Another attack on the damaging effects of labour migrancy to South Africa. In this extract from a Tswana Praise Poem, the poet appeals movingly to Chief Molefi Kgafela, who ruled 1929–1936, to bring home all the young men and women from Cape Town, Natal, Johannesburg and Rustenburg.
Seek the strays, child of the Makuka, (1)
Bring home the human strays;
Do as with the cattle you’ve just sought:
Search for them by telegraph.
Some are heard of in the Cape;
Write to the Commissioner of Cape Town
And say, ‘Help us seek, we seek people’
Others are said to be in Natal,
They’re with Dikobe, Nthite’s son. (2)
Most of them are in Johannesburg.
At Rustenburg, women are increasing:
Collect the women also, let them come.
Some women have left their husbands,
They’ve left the men who wooed them;
It’s said they went to acquire cupboards -
They went, but they haven’t brought them back.
Send the chief’s Machechele after them (3)
Who know the corners of the towns.
Men remain stubbornly in the White areas,
Deserting the wives whom they wooed:
Women and children worry the aged
And make their grandfathers cry;
They do not dress, they are destitute.
Young men remain stubbornly in White areas;
It’s said they marry flashy girls,
They marry today and divorce tomorrow .
Tie on a baby-sling, child of the Makuka,
And carry the orphans of the Kgatla: (4)
Tell your fathers to tie it,
Let Dikeme and Kgari tie it upon you: (5)

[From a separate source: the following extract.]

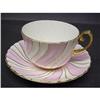 Image 1 : GLADSTONE CHINA CUP and SAUCER GOLD GILT #1554670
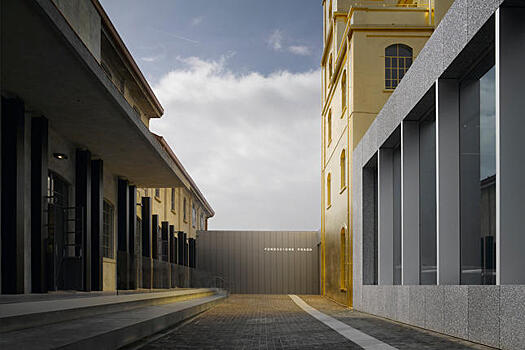 В Милане завершается строительство главного здания Fondazione Prada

Carry them in a calf baby-sling,
In a calf baby-sling, people-carrier.
Also, pray to your God, Pray, so that when it rains, (6)
You may see the orphans survive.
from Praise Poems of Tswana Chiefs (1965);
I. Schapera
Footnotes
- Makuka: The name of Lentswe I’s age set, the chief’s father.
- Dikobe: One of Lentswe I’s age-mates.
- Machechele: The name of Molefi Kgafela’s own age-set.
- Kgatla: The baKgatla, of whom Molefi Kgafela is chief, are a sub-group of the Tswana.
- Kgari: Another of Lentswe I’s age-mates.
- It is because of the lack of rain that people migrated in the first place.